Andela launched in Lagos in 2014 to train local entry-level developers to be globally competitive and place them on four-year contracts to outsource their skills to clients, mainly in the US. What this did to the developer community in SS Africa as a whole was largely unprecedented. For the first time in SS Africa, there was a consistent creation of quality tech talent as well as a direct channel between that talent and the rest of the world who knew the true value of tech talent. Andela opened the eyes of SS African locals to the financial springboard that being able to code provides, helped them to become technically proficient, and then helped them reap the (financial) value of being able to code. The supply of talented individuals interested in learning how to code quickly skyrocketed past Andela’s demand for fellows, leading those who couldn’t get into Andela to do things like self teach, attend boot camps, join/create developer circles and so on in order to learn the skills necessary to join the tech revolution that was beginning in SS Africa.
As more and more SS Africans learned to code, it wasn’t long before startup activity in these regions started to get a bit interesting. SS Africa was represented in YCombinator(YC), the most prestigious startup accelerator in the world, for the first time in YC’s 2016 Winter batch(W16). This was around 2 years after Andela was founded. This class of SS African startups comprised of Shypmate and PayStack(W16) heralded a new age for startup activity in SS Africa. Since then, companies like Helium Health(S17), Kudi(W17), BuyCoins(S18), CowryWise(S18), Kobo360(S18), Schoolable(W19), and so on have joined the fast-growing group of African startups supported by YC.

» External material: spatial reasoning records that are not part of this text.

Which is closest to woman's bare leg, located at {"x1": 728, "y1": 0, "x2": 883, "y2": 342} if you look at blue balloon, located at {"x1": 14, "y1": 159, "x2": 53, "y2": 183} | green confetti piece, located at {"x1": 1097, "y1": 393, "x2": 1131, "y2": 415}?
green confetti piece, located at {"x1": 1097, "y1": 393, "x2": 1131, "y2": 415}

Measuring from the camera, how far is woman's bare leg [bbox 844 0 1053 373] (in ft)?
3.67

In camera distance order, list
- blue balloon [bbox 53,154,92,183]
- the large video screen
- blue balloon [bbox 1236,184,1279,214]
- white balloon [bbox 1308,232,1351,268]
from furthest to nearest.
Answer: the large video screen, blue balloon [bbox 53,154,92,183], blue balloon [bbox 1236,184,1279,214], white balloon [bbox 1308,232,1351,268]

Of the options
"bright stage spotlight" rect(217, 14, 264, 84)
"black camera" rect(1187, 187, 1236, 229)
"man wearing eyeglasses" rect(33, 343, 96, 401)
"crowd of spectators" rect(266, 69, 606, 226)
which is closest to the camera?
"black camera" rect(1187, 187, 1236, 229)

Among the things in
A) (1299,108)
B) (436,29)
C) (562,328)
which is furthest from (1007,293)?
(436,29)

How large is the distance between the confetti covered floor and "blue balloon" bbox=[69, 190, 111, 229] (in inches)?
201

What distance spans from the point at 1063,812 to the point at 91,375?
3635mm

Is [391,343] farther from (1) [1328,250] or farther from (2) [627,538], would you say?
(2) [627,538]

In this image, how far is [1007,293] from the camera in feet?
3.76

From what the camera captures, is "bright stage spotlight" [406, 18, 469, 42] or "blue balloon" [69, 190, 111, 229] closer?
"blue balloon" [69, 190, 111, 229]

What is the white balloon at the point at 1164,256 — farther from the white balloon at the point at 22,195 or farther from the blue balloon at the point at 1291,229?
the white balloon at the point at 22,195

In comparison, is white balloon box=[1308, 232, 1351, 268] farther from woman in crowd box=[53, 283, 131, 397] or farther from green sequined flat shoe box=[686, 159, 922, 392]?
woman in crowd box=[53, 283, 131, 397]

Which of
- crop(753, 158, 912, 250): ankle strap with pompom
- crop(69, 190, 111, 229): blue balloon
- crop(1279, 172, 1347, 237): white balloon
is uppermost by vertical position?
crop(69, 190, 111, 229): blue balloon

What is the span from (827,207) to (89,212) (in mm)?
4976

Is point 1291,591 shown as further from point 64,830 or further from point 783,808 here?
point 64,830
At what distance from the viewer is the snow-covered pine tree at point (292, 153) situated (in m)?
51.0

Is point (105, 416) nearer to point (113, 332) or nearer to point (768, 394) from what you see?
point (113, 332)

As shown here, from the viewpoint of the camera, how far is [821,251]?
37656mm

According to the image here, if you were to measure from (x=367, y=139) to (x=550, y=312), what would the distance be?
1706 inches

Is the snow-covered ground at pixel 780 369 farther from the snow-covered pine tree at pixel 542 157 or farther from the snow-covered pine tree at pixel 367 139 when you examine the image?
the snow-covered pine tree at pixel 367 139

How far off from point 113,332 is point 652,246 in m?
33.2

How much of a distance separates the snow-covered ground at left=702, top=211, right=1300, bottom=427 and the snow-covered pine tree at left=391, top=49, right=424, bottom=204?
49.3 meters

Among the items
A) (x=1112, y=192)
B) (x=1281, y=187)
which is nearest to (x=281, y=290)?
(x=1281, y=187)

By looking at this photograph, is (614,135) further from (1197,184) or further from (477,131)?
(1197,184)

While this is a strong signal of the quality of startups coming out of SS Africa, it only paints a part of the picture. Other successful early-stage SS African startups like PiggyVest and CodeLn have leveraged local resources in SS Africa to achieve their growth. This signals the growth of a previously non-existent infrastructure to support African entrepreneurs. Local programs like MEST and CCHub, and funding sources like Microtraction and Neon Ventures now provide SS African founders with the kind of support and resources needed to survive the treacherous waters of the early days of a startup, improving their likelihood of success.
For all of this growth and activity, there was a catalyst; Andela. They showed people that knowing how to code was valuable. They showed people that building a successful tech business in SS Africa was possible. They opened the floodgates of a phenomenon I call “The Andela Effect”. In the release of these 400 engineers this past week, Andela has once more catalyzed the SS African tech ecosystem, and I believe that we will soon begin experiencing wave 2 of the Andela effect in SS Africa. These developers will go to work on projects that will turn into startups. These developers will go work for other SS African startups, helping them grow quicker. These developers will push the next wave of SS African startups.